Dr. Gist explained that U.S. Census Bureau data indicate in 2009, African Americans and Hispanic Americans totaled about 12.9% and 15.8%, respectively, of the U.S. population. Yet, ADA survey data for the 2008-2009 school year indicate only about 6% of dental students were African American and 6% were Hispanic American. And when it comes to the oral health of the public, African Americans and Hispanic Americans suffer higher rates of dental diseases, Dr. Gist also noted.

In June of this year, the National Dental Association (NDA), the Hispanic Dental Association (HDA), the Society of American Indian Dentists, and the ADA held the first National Summit on Diversity in Dentistry. At the summit, representatives from each organization presented deeply personal testimonials on the history of exclusion and inclusion in organized dentistry. They described current initiatives to improve diversity in the profession and leadership, and to reduce population disparities in oral health status. The presidents of the four organizations also committed to continuing their dialogue, focusing on oversight of current and future collaborations.

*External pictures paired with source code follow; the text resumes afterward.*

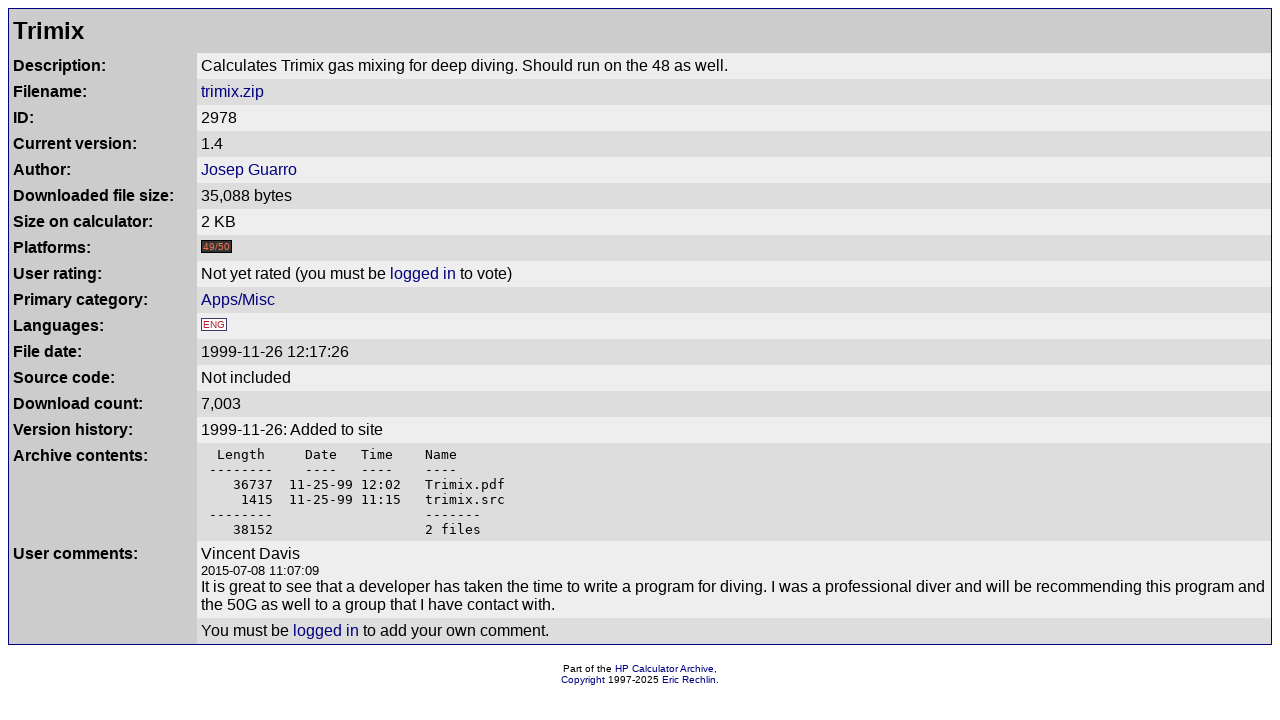

--- FILE ---
content_type: text/html; charset=UTF-8
request_url: https://www.hpcalc.org/details/2978
body_size: 1421
content:
<!DOCTYPE HTML PUBLIC "-//W3C//DTD HTML 4.01 Transitional//EN" "http://www.w3.org/TR/html4/loose.dtd">
<html>
<head>
<title>Trimix 1.4 - detailed information</title>
<link rel="stylesheet" href="../hpcalc.css">
<meta http-equiv="Content-Type" content="text/html; charset=utf-8">
<meta name="viewport" content="width=device-width, initial-scale=0.8">
</head>
<body>

<table width="100%" bgcolor="#000080" cellspacing=0 cellpadding=1><tr><td>
<table border=0 width="100%%" bgcolor="#eeeeee" cellspacing=0 cellpadding=4>
<tr bgcolor="#cccccc"><td colspan=2><h2 style="margin: 0; line-height: 1.5em">Trimix</h2></td></tr>
<tr valign="top"><td bgcolor="#cccccc" width=180><b>Description:</b></td><td bgcolor="#eeeeee">Calculates Trimix gas mixing for deep diving. Should run on the 48 as well.</td></tr>
<tr valign="top"><td bgcolor="#cccccc" width=180><b>Filename:</b></td><td bgcolor="#dddddd"><a href="../hp49/apps/misc/trimix.zip">trimix.zip</a></td></tr>
<tr valign="top"><td bgcolor="#cccccc" width=180><b>ID:</b></td><td bgcolor="#eeeeee">2978</td></tr>
<tr valign="top"><td bgcolor="#cccccc" width=180><b>Current version:</b></td><td bgcolor="#dddddd">1.4</td></tr>
<tr valign="top"><td bgcolor="#cccccc" width=180><b>Author:</b></td><td bgcolor="#eeeeee"><a href="../authors/1030">Josep Guarro</a> <a href=""></a></td></tr>
<tr valign="top"><td bgcolor="#cccccc" width=180><b>Downloaded file size:</b></td><td bgcolor="#dddddd">35,088 bytes</td></tr>
<tr valign="top"><td bgcolor="#cccccc" width=180><b>Size on calculator:</b></td><td bgcolor="#eeeeee">2 KB</td></tr>
<tr valign="top"><td bgcolor="#cccccc" width=180><b>Platforms:</b></td><td bgcolor="#dddddd"><span class="calc50" title="48gII/49G/49g+/50g">49/50</span> &nbsp;</td></tr>
<tr valign="top"><td bgcolor="#cccccc" width=180><b>User rating:</b></td><td bgcolor="#eeeeee"><span id="rating">Not yet rated</span> (you must be <a href="/accounts/">logged in</a> to vote)</td></tr>
<tr valign="top"><td bgcolor="#cccccc" width=180><b>Primary category:</b></td><td bgcolor="#dddddd"><a href="../hp49/apps/misc/">Apps/Misc</a></td></tr>
<tr valign="top"><td bgcolor="#cccccc" width=180><b>Languages:</b></td><td bgcolor="#eeeeee"><span class="langeng" title="English">ENG</span> &nbsp;</td></tr>
<tr valign="top"><td bgcolor="#cccccc" width=180><b>File date:</b></td><td bgcolor="#dddddd">1999-11-26 12:17:26</td></tr>
<tr valign="top"><td bgcolor="#cccccc" width=180><b>Source code:</b></td><td bgcolor="#eeeeee">Not included</td></tr>
<tr valign="top"><td bgcolor="#cccccc" width=180><b>Download count:</b></td><td bgcolor="#dddddd">7,003</td></tr>
<tr valign="top"><td bgcolor="#cccccc" width=180><b>Version history:</b></td><td bgcolor="#eeeeee">1999-11-26: Added to site<br>
</td></tr>
<tr valign="top"><td bgcolor="#cccccc" width=180><b>Archive contents:</b></td><td bgcolor="#dddddd"><div style="overflow-x:auto"><table width="100%" cellpadding=0 cellspacing=0 style="table-layout:fixed"><tr><td><tt style="white-space:nowrap">&nbsp;&nbsp;Length&nbsp;&nbsp;&nbsp;&nbsp;&nbsp;Date&nbsp;&nbsp;&nbsp;Time&nbsp;&nbsp;&nbsp;&nbsp;Name<br>
&nbsp;--------&nbsp;&nbsp;&nbsp;&nbsp;----&nbsp;&nbsp;&nbsp;----&nbsp;&nbsp;&nbsp;&nbsp;----<br>
&nbsp;&nbsp;&nbsp;&nbsp;36737&nbsp;&nbsp;11-25-99&nbsp;12:02&nbsp;&nbsp;&nbsp;Trimix.pdf<br>
&nbsp;&nbsp;&nbsp;&nbsp;&nbsp;1415&nbsp;&nbsp;11-25-99&nbsp;11:15&nbsp;&nbsp;&nbsp;trimix.src<br>
&nbsp;--------&nbsp;&nbsp;&nbsp;&nbsp;&nbsp;&nbsp;&nbsp;&nbsp;&nbsp;&nbsp;&nbsp;&nbsp;&nbsp;&nbsp;&nbsp;&nbsp;&nbsp;&nbsp;&nbsp;-------<br>
&nbsp;&nbsp;&nbsp;&nbsp;38152&nbsp;&nbsp;&nbsp;&nbsp;&nbsp;&nbsp;&nbsp;&nbsp;&nbsp;&nbsp;&nbsp;&nbsp;&nbsp;&nbsp;&nbsp;&nbsp;&nbsp;&nbsp;&nbsp;2&nbsp;files</tt></td></tr></table></div></td></tr>
<tr valign="top"><td bgcolor="#cccccc" width=180><b>User comments:</b></td><td bgcolor="#eeeeee">Vincent Davis<br>
<font size=2>2015-07-08 11:07:09</font><br>
It is great to see that a developer has taken the time to write a program for diving. I was a professional diver and will be recommending this program and the 50G as well to a group that I have contact with. </td></tr>
<tr valign="top"><td bgcolor="#cccccc" width=180><b></b></td><td bgcolor="#dddddd"><p style="margin: 0">You must be <a href="/accounts/">logged in</a> to add your own comment.</p></td></tr>
</table>
</table>
<br>
<center>
<font size=1>Part of the <a href="https://www.hpcalc.org/">HP Calculator Archive</a>,<br><a href="../legal.php">Copyright</a> 1997-2025 <a href="../contact.php">Eric Rechlin</a>.</font><br>
</center>

</body>
</html>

The ADA said it has a number of programs and activities devoted to inclusion, such as the Institute for Diversity in Leadership, which provides a diverse group of dentists with education and experience to set new leadership paths within the profession and their communities; the Student Ambassador Program; and the Council on Dental Education and Licensure's Career Guidance and Diversity Activities Committee (Committee D). Committee D is comprised of 14 members, including representatives of the NDA, HDA, and Society of American Indian Dentists.

"The more our profession reaches out and makes everyone -- from every walk of life and with every career ambition -- feel welcome, the more talented our next generation of dentists will be," Dr. Gist stated.